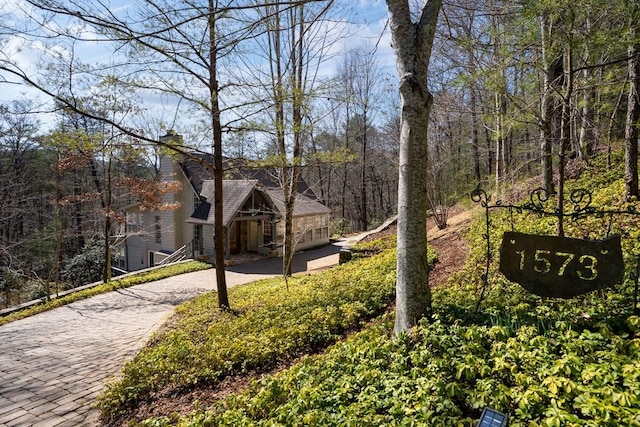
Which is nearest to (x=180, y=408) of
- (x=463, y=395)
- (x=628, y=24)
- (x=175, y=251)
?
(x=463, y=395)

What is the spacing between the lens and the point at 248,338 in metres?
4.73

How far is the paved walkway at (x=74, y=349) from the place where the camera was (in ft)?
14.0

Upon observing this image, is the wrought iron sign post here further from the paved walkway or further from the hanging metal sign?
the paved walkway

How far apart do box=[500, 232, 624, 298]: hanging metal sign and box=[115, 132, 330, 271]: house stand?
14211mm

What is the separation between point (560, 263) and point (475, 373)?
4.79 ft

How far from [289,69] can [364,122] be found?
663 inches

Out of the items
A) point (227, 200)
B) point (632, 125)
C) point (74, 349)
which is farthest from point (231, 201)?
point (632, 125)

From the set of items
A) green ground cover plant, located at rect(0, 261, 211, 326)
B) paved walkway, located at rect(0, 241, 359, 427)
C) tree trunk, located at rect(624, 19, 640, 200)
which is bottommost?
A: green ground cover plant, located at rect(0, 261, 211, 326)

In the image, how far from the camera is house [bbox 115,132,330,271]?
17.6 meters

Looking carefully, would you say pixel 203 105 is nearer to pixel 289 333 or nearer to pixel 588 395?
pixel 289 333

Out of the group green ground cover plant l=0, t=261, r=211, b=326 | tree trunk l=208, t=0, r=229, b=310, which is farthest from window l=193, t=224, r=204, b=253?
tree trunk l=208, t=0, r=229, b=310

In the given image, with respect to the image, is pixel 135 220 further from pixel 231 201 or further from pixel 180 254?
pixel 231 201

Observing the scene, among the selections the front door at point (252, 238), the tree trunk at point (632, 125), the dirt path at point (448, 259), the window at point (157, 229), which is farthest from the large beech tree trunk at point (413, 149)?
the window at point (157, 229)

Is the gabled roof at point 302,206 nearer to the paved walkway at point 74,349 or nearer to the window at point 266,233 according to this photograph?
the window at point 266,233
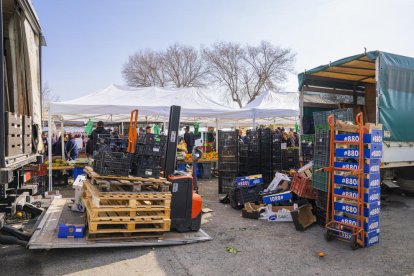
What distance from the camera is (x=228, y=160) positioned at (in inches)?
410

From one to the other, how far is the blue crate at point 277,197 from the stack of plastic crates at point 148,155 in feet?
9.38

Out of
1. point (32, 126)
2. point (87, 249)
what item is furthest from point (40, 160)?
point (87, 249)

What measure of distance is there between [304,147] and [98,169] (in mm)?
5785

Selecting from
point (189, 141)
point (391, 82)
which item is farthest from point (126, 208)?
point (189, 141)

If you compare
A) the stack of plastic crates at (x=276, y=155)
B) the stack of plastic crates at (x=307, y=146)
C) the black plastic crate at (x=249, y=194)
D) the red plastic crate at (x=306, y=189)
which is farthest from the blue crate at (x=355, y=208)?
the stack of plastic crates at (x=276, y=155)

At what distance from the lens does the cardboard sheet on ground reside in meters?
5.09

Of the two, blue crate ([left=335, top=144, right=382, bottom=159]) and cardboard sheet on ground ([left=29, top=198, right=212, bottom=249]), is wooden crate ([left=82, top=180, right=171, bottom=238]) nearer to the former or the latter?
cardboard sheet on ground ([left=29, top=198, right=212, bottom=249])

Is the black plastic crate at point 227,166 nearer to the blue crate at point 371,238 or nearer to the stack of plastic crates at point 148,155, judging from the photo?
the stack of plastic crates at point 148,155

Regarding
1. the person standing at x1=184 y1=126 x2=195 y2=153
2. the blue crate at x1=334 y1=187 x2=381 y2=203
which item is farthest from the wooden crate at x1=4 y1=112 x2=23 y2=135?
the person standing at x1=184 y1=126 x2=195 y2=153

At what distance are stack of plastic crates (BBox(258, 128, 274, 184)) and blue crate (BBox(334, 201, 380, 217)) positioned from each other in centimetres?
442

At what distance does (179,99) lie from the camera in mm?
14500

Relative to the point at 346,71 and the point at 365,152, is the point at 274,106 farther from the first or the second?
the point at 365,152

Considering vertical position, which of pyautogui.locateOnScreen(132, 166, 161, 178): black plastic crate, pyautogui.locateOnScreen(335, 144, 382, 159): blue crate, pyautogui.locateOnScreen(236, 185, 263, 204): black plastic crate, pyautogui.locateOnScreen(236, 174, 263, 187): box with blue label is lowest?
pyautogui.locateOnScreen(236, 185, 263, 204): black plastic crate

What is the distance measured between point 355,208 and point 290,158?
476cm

(What is needed):
Copy every row above word for word, leaving out the pictures.

(Answer in full):
Which is nearest to (x=180, y=408) of
- (x=463, y=395)
- (x=628, y=24)
- (x=175, y=251)
?
(x=463, y=395)

What is the spacing between the lens and the point at 248,338 in metres?
4.73

How far is the paved walkway at (x=74, y=349) from the place where the camera was (in ft)?
14.0

Upon observing this image, is the wrought iron sign post here further from the paved walkway or further from the hanging metal sign?
the paved walkway

How far apart do box=[500, 232, 624, 298]: hanging metal sign and box=[115, 132, 330, 271]: house stand?
14211mm

What is the separation between point (560, 263) and point (475, 373)?
4.79 ft

How far from [289,69] can [364,122] be found?
663 inches

Out of the items
A) point (227, 200)
B) point (632, 125)
C) point (74, 349)
which is farthest from point (231, 201)?
point (632, 125)

From the set of items
A) green ground cover plant, located at rect(0, 261, 211, 326)
B) paved walkway, located at rect(0, 241, 359, 427)
C) tree trunk, located at rect(624, 19, 640, 200)
which is bottommost?
A: green ground cover plant, located at rect(0, 261, 211, 326)

In the image, how far from the camera is house [bbox 115,132,330,271]?
17.6 meters

Looking carefully, would you say pixel 203 105 is nearer to pixel 289 333 or nearer to pixel 588 395?
pixel 289 333

Out of the group green ground cover plant l=0, t=261, r=211, b=326 | tree trunk l=208, t=0, r=229, b=310, which is farthest from window l=193, t=224, r=204, b=253?
tree trunk l=208, t=0, r=229, b=310

In the given image, with respect to the image, is pixel 135 220 further from pixel 231 201 or further from pixel 180 254?
pixel 231 201

Observing the scene, among the selections the front door at point (252, 238), the tree trunk at point (632, 125), the dirt path at point (448, 259), the window at point (157, 229), which is farthest from the large beech tree trunk at point (413, 149)?
the window at point (157, 229)

Is the gabled roof at point 302,206 nearer to the paved walkway at point 74,349 or nearer to the window at point 266,233 according to this photograph?
the window at point 266,233
What distance from the camera is (x=228, y=160) positioned at (in inches)?
410

From one to the other, how far is the blue crate at point 277,197 from the stack of plastic crates at point 148,155 in feet?
9.38

Out of
1. point (32, 126)
2. point (87, 249)
what item is furthest from point (40, 160)?
point (87, 249)

What measure of distance is there between [304,147] and [98,169] (in mm)?
5785

Selecting from
point (189, 141)
point (391, 82)
which item is farthest from point (126, 208)?
point (189, 141)

If you compare
A) the stack of plastic crates at (x=276, y=155)
B) the stack of plastic crates at (x=307, y=146)
C) the black plastic crate at (x=249, y=194)
D) the red plastic crate at (x=306, y=189)
which is farthest from the blue crate at (x=355, y=208)?
the stack of plastic crates at (x=276, y=155)

At what distance from the lens does the cardboard sheet on ground reside in meters?
5.09

Of the two, blue crate ([left=335, top=144, right=382, bottom=159]) and cardboard sheet on ground ([left=29, top=198, right=212, bottom=249]), is wooden crate ([left=82, top=180, right=171, bottom=238]) nearer to the former or the latter?
cardboard sheet on ground ([left=29, top=198, right=212, bottom=249])

Is the black plastic crate at point 227,166 nearer to the blue crate at point 371,238 or nearer to the stack of plastic crates at point 148,155, judging from the photo?
the stack of plastic crates at point 148,155

Regarding
1. the person standing at x1=184 y1=126 x2=195 y2=153
2. the blue crate at x1=334 y1=187 x2=381 y2=203
which item is farthest from the wooden crate at x1=4 y1=112 x2=23 y2=135?
the person standing at x1=184 y1=126 x2=195 y2=153

At what distance are stack of plastic crates (BBox(258, 128, 274, 184)) and blue crate (BBox(334, 201, 380, 217)) positioned from each other in centimetres?
442

At what distance does (179,99) lie from the camera in mm?
14500

Relative to the point at 346,71 and the point at 365,152, is the point at 274,106 farther from the first or the second?
the point at 365,152

Considering vertical position, which of pyautogui.locateOnScreen(132, 166, 161, 178): black plastic crate, pyautogui.locateOnScreen(335, 144, 382, 159): blue crate, pyautogui.locateOnScreen(236, 185, 263, 204): black plastic crate, pyautogui.locateOnScreen(236, 174, 263, 187): box with blue label is lowest?
pyautogui.locateOnScreen(236, 185, 263, 204): black plastic crate

What is the distance measured between point 355,208 and point 290,158?
476cm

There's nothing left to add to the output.